▶ **Problem to work on**
Update the records below by replacing each "dark stone on ground" with "dark rock on ground" and keeping everything else unchanged. Leave the pictures out of your answer.

▶ **Records supplied**
▼
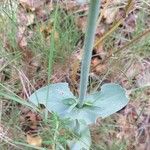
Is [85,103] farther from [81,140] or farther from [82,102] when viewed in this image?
[81,140]

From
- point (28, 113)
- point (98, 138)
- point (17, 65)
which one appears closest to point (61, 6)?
point (17, 65)

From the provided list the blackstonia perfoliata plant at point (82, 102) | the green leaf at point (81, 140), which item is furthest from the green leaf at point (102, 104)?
the green leaf at point (81, 140)

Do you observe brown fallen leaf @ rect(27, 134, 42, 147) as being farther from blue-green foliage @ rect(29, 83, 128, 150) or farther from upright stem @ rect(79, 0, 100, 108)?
upright stem @ rect(79, 0, 100, 108)

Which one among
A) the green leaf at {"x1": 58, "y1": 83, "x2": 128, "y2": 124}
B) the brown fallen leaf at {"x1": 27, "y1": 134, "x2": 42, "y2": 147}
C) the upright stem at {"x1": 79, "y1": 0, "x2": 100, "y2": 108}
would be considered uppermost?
the upright stem at {"x1": 79, "y1": 0, "x2": 100, "y2": 108}

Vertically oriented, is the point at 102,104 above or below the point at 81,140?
above

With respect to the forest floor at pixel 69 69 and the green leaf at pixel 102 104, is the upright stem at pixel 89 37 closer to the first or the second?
the green leaf at pixel 102 104

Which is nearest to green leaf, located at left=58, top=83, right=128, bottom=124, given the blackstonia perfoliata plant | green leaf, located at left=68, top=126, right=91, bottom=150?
the blackstonia perfoliata plant

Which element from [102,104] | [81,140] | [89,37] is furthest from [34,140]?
[89,37]
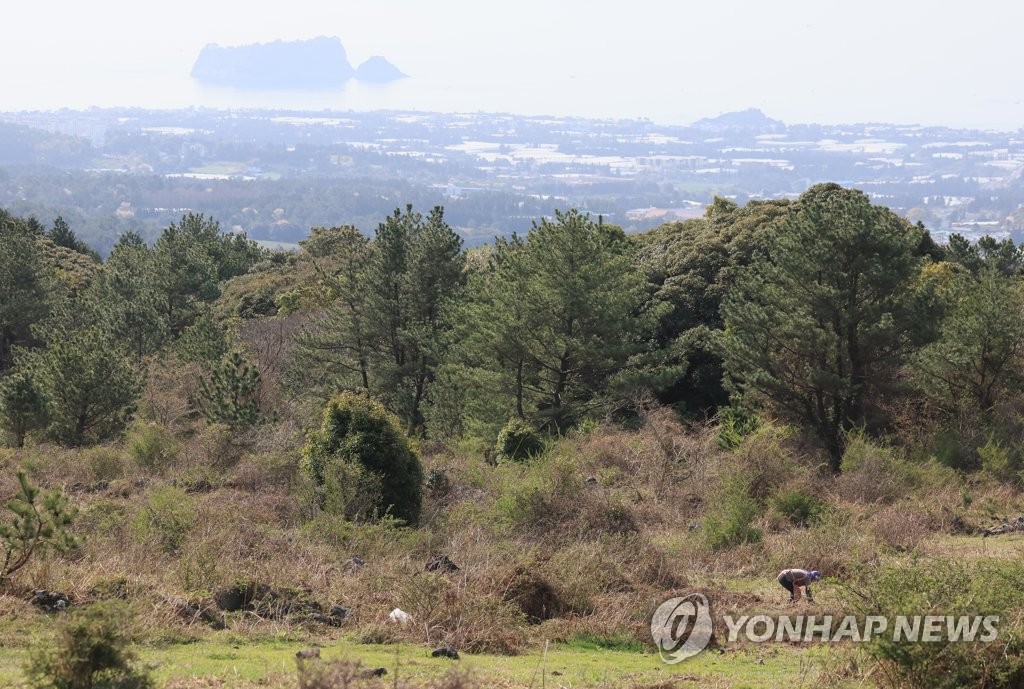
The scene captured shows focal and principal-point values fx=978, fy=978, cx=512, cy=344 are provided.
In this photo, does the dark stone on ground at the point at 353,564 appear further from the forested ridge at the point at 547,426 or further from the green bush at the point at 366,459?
the green bush at the point at 366,459

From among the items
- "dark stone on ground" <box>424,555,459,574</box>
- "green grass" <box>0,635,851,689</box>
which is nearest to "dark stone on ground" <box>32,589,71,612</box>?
"green grass" <box>0,635,851,689</box>

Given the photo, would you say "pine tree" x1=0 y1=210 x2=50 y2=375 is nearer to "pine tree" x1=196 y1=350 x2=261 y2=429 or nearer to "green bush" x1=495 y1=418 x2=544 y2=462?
"pine tree" x1=196 y1=350 x2=261 y2=429

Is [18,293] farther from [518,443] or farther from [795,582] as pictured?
[795,582]

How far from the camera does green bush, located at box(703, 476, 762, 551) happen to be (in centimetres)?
1256

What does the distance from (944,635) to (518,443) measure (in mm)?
13971

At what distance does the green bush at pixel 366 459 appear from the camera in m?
13.9

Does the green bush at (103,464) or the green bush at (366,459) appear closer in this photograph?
the green bush at (366,459)

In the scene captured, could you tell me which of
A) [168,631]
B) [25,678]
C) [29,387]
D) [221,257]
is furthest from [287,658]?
[221,257]

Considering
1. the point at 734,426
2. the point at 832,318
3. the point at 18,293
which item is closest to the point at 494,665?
the point at 734,426

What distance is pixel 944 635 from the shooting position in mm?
6164

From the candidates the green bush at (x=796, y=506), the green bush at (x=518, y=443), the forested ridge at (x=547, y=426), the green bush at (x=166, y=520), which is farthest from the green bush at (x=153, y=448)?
the green bush at (x=796, y=506)

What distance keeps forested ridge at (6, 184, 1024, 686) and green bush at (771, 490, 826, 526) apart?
0.15 feet

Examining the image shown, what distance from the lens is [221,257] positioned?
232 ft

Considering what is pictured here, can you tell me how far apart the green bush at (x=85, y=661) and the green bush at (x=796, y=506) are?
1055 cm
▲
▶ **Written response**
Is [85,103] farther from [81,140] or farther from [82,102] when viewed in this image?
[81,140]

From
- point (28, 113)
- point (98, 138)
- point (17, 65)
which one appears closest to point (61, 6)?
point (17, 65)

From the provided list the blackstonia perfoliata plant at point (82, 102) | the green leaf at point (81, 140), which item is furthest from the green leaf at point (102, 104)?
the green leaf at point (81, 140)

Do you observe brown fallen leaf @ rect(27, 134, 42, 147) as being farther from blue-green foliage @ rect(29, 83, 128, 150) or farther from upright stem @ rect(79, 0, 100, 108)?
upright stem @ rect(79, 0, 100, 108)

Which one among
A) the green leaf at {"x1": 58, "y1": 83, "x2": 128, "y2": 124}
B) the brown fallen leaf at {"x1": 27, "y1": 134, "x2": 42, "y2": 147}
C) the upright stem at {"x1": 79, "y1": 0, "x2": 100, "y2": 108}
would be considered uppermost?
the upright stem at {"x1": 79, "y1": 0, "x2": 100, "y2": 108}

Vertically oriented, is the point at 102,104 above or below the point at 81,140?
above

With respect to the forest floor at pixel 69 69 and the green leaf at pixel 102 104, is the upright stem at pixel 89 37 closer to the first or the second?
the green leaf at pixel 102 104

Which is nearest to green leaf, located at left=58, top=83, right=128, bottom=124, given the blackstonia perfoliata plant | green leaf, located at left=68, top=126, right=91, bottom=150?
the blackstonia perfoliata plant

Which element from [102,104] | [81,140] | [89,37] is furthest from [34,140]?
[89,37]
The scene captured shows focal and principal-point values fx=978, fy=978, cx=512, cy=344 are provided.
In this photo, does the dark rock on ground at the point at 353,564 appear further from the forested ridge at the point at 547,426 or further from the green bush at the point at 366,459?
the green bush at the point at 366,459

From among the items
- "dark rock on ground" <box>424,555,459,574</box>
- "green grass" <box>0,635,851,689</box>
which is nearest to "dark rock on ground" <box>32,589,71,612</box>?
"green grass" <box>0,635,851,689</box>

Given the photo, would you say "pine tree" x1=0 y1=210 x2=50 y2=375 is nearer to "pine tree" x1=196 y1=350 x2=261 y2=429 or nearer to "green bush" x1=495 y1=418 x2=544 y2=462?
"pine tree" x1=196 y1=350 x2=261 y2=429

Is [18,293] farther from [518,443] or farther from [795,582] as pictured?
[795,582]

How far from the camera does green bush, located at box(703, 476, 762, 551) happen to be (in centimetres)?
1256

What does the distance from (944,635) to (518,443) measure (in mm)?
13971

At what distance does the green bush at pixel 366 459 appear from the camera in m?
13.9

Does the green bush at (103,464) or the green bush at (366,459) appear closer in this photograph?
the green bush at (366,459)

In the scene captured, could you tell me which of
A) [168,631]
B) [25,678]
C) [29,387]
D) [221,257]
is furthest from [287,658]?
[221,257]

Considering
1. the point at 734,426
2. the point at 832,318
3. the point at 18,293
which item is closest to the point at 494,665?
the point at 734,426

What distance is pixel 944 635 from the shooting position in mm?
6164

From the candidates the green bush at (x=796, y=506), the green bush at (x=518, y=443), the forested ridge at (x=547, y=426), the green bush at (x=166, y=520), which is farthest from the green bush at (x=153, y=448)?
the green bush at (x=796, y=506)

What distance keeps forested ridge at (6, 184, 1024, 686) and green bush at (771, 490, 826, 526) apart?
0.15 feet

Examining the image shown, what distance from the lens is [221,257] positioned?
232 ft

Considering what is pictured here, can you tell me how far apart the green bush at (x=85, y=661) and the green bush at (x=796, y=506) are?
1055 cm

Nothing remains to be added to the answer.